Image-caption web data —
......

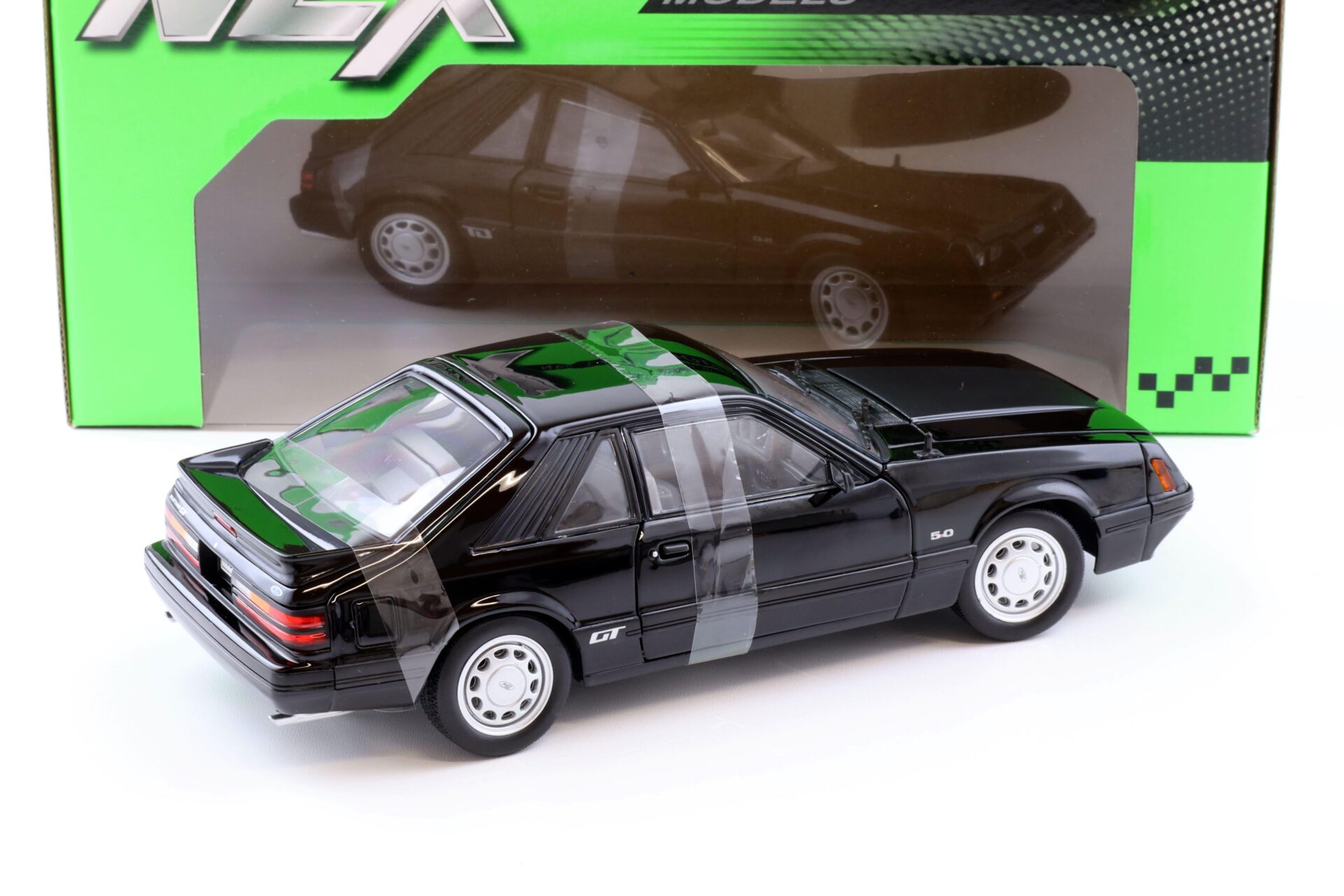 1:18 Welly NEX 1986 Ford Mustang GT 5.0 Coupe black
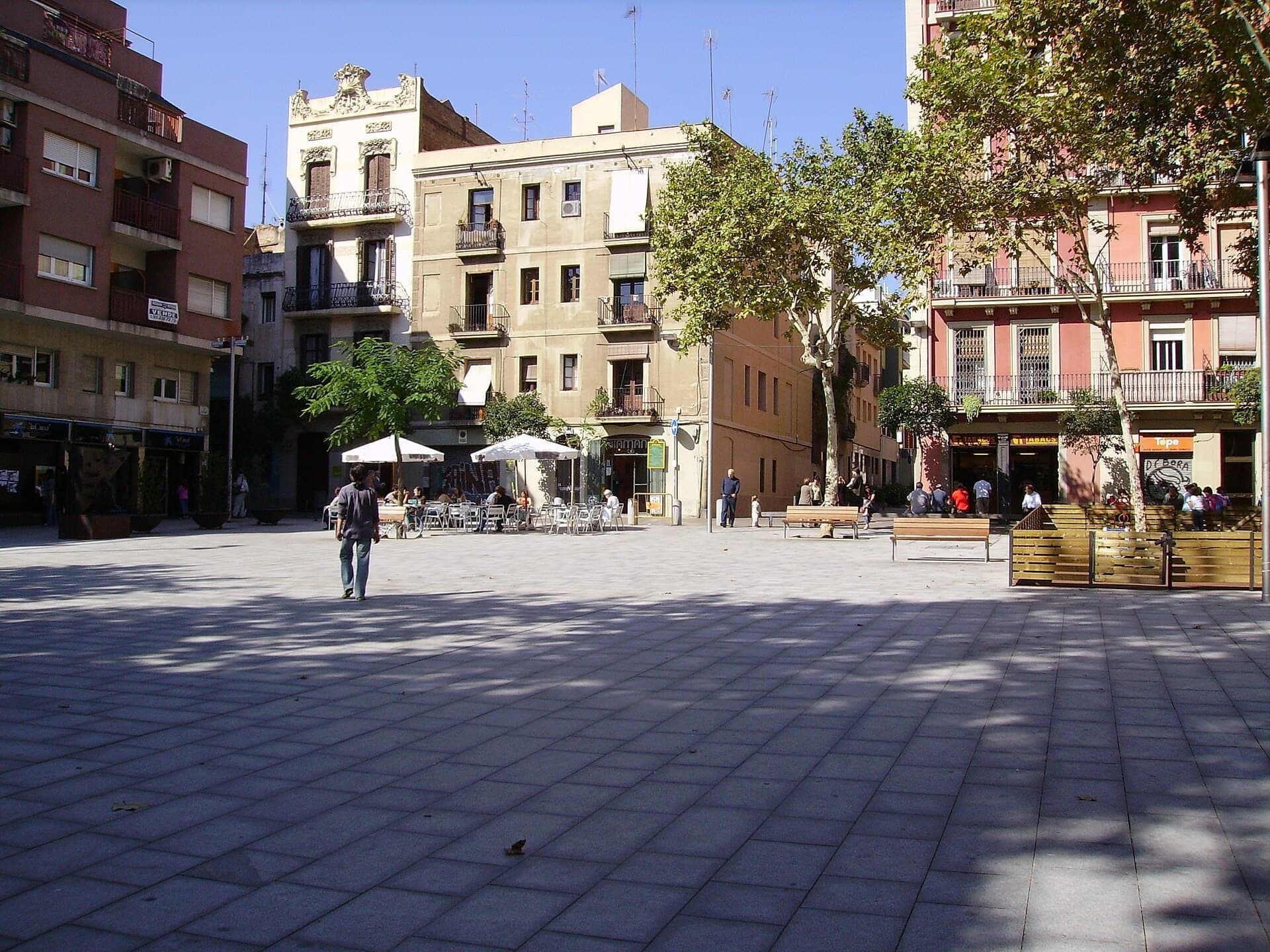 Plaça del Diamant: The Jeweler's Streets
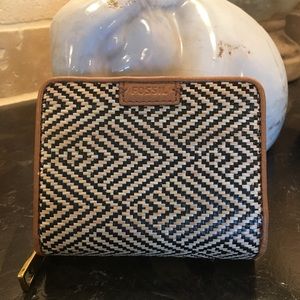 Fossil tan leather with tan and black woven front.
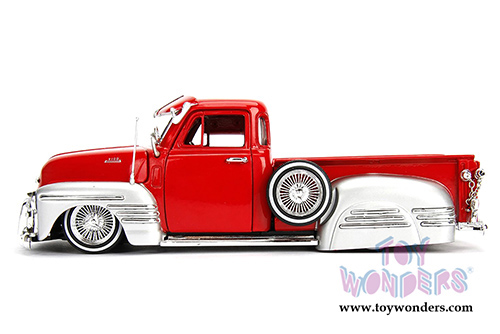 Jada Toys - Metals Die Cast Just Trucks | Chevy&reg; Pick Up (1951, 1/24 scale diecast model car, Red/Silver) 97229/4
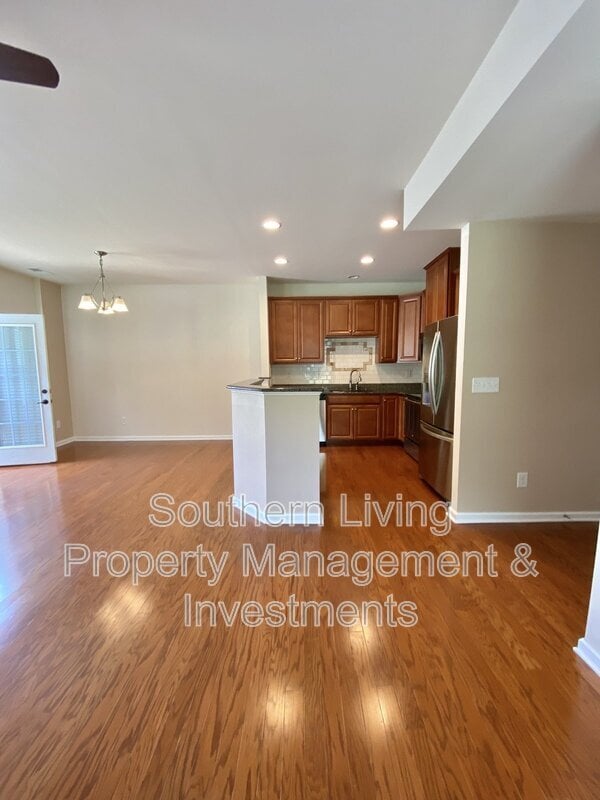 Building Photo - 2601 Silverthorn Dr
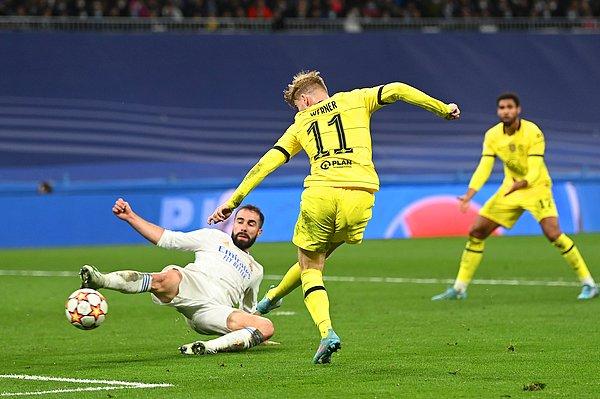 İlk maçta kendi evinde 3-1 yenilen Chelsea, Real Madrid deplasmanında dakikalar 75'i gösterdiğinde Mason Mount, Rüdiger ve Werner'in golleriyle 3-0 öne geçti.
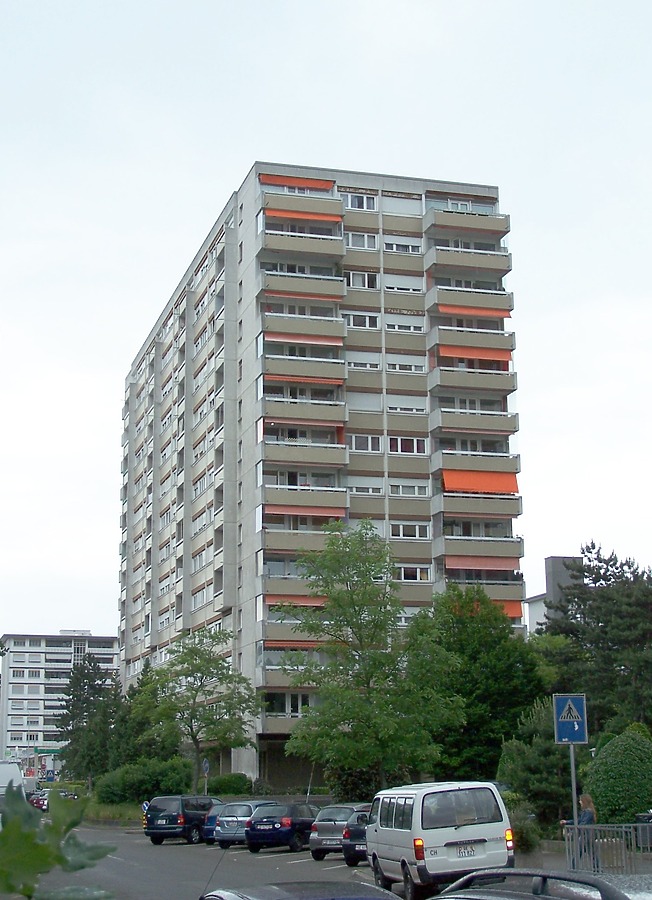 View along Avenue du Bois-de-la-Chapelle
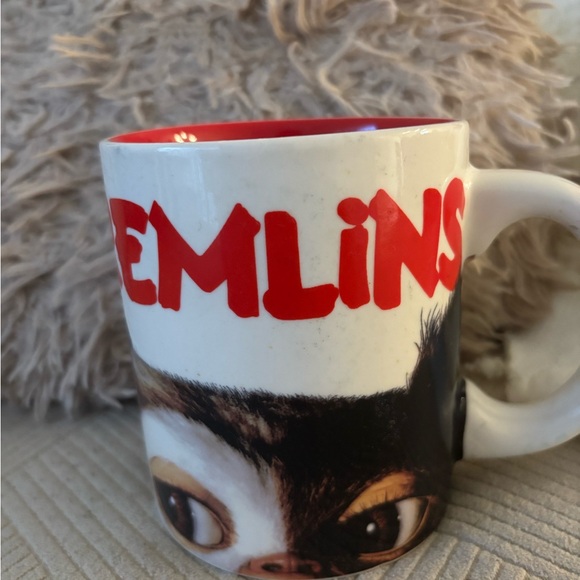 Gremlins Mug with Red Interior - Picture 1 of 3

......

What is expected — Begin at the first line of the records. Print every line through the one containing "İlk maçta kendi" exactly, but skip the pictures.

Answer box —
 1:18 Welly NEX 1986 Ford Mustang GT 5.0 Coupe black
 Plaça del Diamant: The Jeweler's Streets
 Fossil tan leather with tan and black woven front.
 Jada Toys - Metals Die Cast Just Trucks | Chevy&reg; Pick Up (1951, 1/24 scale diecast model car, Red/Silver) 97229/4
 Building Photo - 2601 Silverthorn Dr
 İlk maçta kendi evinde 3-1 yenilen Chelsea, Real Madrid deplasmanında dakikalar 75'i gösterdiğinde Mason Mount, Rüdiger ve Werner'in golleriyle 3-0 öne geçti.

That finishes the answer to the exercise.